[Data items]
--- START ---

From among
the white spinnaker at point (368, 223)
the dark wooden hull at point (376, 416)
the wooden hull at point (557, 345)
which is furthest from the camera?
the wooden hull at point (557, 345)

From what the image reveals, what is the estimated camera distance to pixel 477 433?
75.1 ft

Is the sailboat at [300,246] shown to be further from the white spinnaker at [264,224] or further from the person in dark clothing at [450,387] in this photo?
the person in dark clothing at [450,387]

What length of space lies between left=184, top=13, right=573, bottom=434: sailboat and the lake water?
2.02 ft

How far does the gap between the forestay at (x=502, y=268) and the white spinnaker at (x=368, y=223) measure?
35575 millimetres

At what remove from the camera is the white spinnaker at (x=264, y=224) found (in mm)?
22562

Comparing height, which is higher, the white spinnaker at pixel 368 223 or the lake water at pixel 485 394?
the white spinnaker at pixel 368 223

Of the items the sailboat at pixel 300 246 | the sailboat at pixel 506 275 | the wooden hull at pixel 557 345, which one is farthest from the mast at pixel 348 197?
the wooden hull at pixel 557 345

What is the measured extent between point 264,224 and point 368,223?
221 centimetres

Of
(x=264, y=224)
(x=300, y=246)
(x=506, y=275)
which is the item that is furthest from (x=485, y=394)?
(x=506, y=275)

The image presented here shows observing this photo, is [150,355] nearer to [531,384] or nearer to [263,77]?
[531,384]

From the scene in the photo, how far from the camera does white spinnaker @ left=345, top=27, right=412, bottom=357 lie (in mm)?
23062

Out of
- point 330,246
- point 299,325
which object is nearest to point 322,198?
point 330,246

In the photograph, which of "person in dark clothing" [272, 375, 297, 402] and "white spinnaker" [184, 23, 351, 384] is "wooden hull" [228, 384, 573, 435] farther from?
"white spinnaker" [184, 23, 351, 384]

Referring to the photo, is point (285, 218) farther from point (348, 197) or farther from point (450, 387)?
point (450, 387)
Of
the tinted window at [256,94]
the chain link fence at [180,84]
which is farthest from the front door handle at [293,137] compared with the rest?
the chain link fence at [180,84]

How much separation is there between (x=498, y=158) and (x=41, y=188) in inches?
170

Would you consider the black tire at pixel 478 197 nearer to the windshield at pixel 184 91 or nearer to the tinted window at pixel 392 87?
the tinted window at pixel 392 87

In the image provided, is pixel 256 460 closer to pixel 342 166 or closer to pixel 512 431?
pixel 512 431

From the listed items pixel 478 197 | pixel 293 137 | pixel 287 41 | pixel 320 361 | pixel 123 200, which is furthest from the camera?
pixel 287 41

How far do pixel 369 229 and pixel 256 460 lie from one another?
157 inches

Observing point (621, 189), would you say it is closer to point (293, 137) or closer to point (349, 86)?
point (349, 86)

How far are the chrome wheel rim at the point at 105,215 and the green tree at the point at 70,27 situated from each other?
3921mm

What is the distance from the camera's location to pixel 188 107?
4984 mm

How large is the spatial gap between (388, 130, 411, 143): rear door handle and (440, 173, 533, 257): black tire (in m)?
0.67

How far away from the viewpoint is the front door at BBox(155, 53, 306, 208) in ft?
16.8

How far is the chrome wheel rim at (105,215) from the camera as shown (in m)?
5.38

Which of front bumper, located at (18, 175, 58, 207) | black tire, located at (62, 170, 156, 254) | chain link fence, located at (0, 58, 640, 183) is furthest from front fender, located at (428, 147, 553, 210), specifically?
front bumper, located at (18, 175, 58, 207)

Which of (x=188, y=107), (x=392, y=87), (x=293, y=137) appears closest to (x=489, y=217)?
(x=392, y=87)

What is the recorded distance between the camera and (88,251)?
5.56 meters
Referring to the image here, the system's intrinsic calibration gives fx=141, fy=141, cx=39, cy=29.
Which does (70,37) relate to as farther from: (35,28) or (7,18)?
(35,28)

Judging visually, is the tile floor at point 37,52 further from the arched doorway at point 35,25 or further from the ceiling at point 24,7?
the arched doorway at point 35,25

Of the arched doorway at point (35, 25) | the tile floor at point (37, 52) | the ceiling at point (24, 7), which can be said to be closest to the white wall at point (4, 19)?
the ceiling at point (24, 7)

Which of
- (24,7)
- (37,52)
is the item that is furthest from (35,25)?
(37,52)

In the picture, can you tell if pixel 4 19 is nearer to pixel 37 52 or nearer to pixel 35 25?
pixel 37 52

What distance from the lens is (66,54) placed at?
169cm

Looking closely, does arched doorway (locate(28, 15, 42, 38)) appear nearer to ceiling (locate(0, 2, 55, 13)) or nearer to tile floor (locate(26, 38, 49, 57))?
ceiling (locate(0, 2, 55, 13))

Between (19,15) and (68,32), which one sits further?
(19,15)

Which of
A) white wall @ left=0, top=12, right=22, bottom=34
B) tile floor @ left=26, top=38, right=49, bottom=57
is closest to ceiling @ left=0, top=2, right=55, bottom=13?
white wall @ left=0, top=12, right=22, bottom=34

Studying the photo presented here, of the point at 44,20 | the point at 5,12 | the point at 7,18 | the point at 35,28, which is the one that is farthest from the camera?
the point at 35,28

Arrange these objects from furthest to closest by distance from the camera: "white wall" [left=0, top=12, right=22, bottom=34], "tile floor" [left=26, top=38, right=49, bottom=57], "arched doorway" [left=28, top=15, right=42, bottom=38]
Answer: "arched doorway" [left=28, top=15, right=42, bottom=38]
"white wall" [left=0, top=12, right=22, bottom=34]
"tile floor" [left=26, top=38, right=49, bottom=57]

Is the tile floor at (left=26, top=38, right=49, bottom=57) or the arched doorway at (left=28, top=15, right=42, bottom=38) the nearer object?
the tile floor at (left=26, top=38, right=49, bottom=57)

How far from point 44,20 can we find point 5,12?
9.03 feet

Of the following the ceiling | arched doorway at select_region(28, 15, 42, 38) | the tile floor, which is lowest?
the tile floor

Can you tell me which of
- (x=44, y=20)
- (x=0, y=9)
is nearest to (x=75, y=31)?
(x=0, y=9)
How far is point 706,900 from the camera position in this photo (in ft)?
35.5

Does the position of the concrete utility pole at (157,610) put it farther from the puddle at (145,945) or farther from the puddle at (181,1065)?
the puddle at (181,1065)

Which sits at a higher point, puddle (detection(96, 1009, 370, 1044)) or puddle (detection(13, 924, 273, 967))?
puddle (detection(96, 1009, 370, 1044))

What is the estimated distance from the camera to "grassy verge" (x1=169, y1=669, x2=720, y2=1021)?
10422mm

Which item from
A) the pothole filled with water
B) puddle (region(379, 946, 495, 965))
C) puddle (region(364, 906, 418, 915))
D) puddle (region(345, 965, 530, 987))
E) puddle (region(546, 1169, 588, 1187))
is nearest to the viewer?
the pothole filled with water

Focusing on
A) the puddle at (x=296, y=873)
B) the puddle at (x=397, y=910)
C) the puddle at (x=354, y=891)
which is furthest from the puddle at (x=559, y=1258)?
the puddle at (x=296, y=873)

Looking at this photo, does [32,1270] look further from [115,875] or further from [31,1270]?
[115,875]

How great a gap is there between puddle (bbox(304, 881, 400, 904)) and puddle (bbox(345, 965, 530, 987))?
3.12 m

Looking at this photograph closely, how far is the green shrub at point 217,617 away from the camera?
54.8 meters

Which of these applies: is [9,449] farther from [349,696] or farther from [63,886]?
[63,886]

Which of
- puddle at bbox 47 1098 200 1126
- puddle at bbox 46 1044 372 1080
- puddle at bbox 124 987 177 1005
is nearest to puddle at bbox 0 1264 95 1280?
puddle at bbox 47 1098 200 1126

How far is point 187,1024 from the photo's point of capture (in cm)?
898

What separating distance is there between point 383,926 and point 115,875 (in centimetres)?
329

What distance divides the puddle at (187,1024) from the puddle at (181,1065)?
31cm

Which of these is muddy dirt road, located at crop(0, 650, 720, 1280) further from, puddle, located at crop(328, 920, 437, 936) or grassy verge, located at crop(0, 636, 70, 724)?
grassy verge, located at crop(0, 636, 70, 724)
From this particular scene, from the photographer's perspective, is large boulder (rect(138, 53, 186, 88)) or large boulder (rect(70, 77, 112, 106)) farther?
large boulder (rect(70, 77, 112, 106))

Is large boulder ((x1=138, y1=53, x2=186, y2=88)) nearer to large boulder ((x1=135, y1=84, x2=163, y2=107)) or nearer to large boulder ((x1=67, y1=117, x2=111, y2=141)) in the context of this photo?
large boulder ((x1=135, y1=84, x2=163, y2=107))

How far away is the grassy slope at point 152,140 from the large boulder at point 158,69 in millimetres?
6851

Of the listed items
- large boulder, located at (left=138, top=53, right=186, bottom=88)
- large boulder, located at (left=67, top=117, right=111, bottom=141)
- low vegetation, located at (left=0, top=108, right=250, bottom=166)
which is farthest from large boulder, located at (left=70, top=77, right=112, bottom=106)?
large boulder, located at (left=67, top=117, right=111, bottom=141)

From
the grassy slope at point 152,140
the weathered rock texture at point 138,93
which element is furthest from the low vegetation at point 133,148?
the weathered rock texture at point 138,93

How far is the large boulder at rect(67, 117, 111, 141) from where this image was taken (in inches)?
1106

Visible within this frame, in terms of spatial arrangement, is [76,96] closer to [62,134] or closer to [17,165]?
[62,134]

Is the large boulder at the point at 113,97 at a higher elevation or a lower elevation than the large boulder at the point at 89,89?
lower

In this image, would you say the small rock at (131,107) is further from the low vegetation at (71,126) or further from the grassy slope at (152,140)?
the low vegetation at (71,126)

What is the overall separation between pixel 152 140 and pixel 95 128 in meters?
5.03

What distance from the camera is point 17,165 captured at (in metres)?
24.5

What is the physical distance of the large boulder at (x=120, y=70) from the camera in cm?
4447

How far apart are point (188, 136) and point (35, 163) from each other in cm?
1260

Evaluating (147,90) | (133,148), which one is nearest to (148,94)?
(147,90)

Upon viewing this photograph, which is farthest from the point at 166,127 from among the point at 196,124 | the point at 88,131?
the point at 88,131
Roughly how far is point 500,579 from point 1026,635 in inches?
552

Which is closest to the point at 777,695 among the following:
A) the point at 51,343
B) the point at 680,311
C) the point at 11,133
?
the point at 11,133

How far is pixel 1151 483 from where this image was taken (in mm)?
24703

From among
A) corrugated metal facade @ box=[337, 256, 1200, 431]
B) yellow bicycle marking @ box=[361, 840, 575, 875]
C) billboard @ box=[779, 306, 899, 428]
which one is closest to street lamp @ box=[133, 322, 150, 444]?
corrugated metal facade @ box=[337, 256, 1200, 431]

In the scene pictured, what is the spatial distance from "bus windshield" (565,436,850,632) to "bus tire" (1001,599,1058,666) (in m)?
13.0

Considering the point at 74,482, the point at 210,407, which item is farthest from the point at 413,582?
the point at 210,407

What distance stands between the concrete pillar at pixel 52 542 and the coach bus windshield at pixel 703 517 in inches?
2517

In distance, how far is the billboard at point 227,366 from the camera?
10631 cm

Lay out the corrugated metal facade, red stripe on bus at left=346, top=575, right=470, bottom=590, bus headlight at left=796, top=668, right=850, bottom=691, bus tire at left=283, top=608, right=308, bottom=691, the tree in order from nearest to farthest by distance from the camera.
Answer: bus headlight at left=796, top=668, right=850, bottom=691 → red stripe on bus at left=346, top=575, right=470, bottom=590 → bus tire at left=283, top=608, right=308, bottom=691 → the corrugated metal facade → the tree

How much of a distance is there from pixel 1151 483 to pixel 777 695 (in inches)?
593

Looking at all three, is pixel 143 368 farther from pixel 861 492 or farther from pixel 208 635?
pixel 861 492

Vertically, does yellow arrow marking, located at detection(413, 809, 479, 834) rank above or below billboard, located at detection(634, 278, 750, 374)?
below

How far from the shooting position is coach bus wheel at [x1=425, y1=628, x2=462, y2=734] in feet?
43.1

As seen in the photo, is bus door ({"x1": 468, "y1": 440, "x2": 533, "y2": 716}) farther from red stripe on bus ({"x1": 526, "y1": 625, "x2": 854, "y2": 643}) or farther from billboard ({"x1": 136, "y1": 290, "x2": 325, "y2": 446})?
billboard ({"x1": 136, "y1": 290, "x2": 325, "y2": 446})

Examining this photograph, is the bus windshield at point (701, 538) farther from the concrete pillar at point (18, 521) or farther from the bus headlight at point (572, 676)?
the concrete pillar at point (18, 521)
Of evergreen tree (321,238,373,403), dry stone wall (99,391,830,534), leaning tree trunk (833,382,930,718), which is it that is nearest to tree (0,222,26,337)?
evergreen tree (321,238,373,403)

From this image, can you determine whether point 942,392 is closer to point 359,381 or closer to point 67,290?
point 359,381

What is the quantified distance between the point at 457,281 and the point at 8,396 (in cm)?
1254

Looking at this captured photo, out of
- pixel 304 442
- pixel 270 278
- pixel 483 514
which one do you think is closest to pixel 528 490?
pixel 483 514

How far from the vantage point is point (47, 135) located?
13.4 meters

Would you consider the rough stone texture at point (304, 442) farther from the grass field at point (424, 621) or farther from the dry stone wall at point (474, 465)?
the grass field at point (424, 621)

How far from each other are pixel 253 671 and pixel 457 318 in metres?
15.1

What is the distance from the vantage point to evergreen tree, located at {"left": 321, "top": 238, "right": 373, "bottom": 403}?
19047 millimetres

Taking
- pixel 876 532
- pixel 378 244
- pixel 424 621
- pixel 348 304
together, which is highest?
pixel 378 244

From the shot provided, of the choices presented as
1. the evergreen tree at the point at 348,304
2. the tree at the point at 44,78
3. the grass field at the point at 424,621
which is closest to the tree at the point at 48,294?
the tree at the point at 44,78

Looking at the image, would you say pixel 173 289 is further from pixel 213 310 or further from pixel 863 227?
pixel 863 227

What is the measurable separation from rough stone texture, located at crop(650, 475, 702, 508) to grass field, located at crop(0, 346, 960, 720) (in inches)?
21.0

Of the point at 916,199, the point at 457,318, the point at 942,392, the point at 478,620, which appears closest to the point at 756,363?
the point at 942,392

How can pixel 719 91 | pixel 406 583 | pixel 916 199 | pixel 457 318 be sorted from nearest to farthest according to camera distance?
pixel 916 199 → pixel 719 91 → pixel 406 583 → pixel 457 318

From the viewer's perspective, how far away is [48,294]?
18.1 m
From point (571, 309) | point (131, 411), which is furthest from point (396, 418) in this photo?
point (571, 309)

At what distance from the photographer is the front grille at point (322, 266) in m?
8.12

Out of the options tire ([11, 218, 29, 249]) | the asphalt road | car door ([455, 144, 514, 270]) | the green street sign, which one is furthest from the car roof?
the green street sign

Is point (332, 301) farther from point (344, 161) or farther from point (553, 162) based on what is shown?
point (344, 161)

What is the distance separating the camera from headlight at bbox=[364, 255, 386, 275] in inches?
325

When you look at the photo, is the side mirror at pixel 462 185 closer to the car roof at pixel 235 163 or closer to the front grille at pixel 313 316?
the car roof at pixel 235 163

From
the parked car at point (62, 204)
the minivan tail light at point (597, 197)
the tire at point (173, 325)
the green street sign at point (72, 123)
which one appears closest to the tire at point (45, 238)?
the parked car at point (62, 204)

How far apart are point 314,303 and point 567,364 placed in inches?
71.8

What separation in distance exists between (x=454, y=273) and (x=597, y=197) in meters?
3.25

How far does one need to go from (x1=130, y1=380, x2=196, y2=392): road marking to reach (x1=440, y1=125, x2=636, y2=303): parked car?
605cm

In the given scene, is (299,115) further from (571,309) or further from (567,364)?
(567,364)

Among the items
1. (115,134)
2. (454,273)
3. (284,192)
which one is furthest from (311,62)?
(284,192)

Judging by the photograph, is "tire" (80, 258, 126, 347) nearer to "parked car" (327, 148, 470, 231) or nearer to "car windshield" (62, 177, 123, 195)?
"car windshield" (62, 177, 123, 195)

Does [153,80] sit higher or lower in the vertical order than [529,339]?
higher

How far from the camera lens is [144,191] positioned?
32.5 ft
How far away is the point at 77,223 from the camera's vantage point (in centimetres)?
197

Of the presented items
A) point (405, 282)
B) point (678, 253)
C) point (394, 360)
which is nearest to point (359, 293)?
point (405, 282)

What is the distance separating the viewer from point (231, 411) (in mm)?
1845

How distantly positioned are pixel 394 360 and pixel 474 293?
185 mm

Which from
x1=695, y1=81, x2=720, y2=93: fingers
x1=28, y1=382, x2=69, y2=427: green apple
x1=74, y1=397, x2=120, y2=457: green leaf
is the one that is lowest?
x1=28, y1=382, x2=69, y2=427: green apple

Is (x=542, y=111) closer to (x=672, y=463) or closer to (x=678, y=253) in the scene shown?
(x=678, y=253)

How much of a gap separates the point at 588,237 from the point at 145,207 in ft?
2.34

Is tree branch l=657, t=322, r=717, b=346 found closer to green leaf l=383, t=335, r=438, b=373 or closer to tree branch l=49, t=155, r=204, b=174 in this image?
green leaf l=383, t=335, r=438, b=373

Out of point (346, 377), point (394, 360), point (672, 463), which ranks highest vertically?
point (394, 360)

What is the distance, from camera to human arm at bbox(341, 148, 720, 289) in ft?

--- END ---

- [Exercise requirements]: Produce an exact repeat of the lines from the one containing "In the given" through the last line of the data, and nothing more.

- [The output]:
In the given scene, is (299,115) further from (571,309) or further from (567,364)?
(567,364)

Among the items
1. (115,134)
2. (454,273)
3. (284,192)
which one is furthest from (311,62)?
(284,192)

Judging by the photograph, is "tire" (80, 258, 126, 347) nearer to "parked car" (327, 148, 470, 231) or nearer to "car windshield" (62, 177, 123, 195)?
"car windshield" (62, 177, 123, 195)

Does [153,80] sit higher or lower in the vertical order than [529,339]?
higher

How far from the camera lens is [144,191] positioned?
32.5 ft
How far away is the point at 77,223 from the camera's vantage point (in centimetres)?
197

Of the presented items
A) point (405, 282)
B) point (678, 253)
C) point (394, 360)
which is nearest to point (359, 293)?
point (405, 282)

What is the distance separating the viewer from point (231, 411) (in mm)?
1845

How distantly positioned are pixel 394 360 and pixel 474 293?
185 mm

Which from
x1=695, y1=81, x2=720, y2=93: fingers
x1=28, y1=382, x2=69, y2=427: green apple
x1=74, y1=397, x2=120, y2=457: green leaf
is the one that is lowest?
x1=28, y1=382, x2=69, y2=427: green apple

Is (x=542, y=111) closer to (x=672, y=463) or closer to (x=678, y=253) in the scene shown?
(x=678, y=253)

How much of a gap separates the point at 588,237 from the point at 145,207 in ft?
2.34

Is tree branch l=657, t=322, r=717, b=346 found closer to green leaf l=383, t=335, r=438, b=373 or closer to tree branch l=49, t=155, r=204, b=174 in this image?
green leaf l=383, t=335, r=438, b=373

Out of point (346, 377), point (394, 360), point (672, 463), which ranks highest vertically?
point (394, 360)

What is the distance, from camera to human arm at bbox(341, 148, 720, 289) in ft?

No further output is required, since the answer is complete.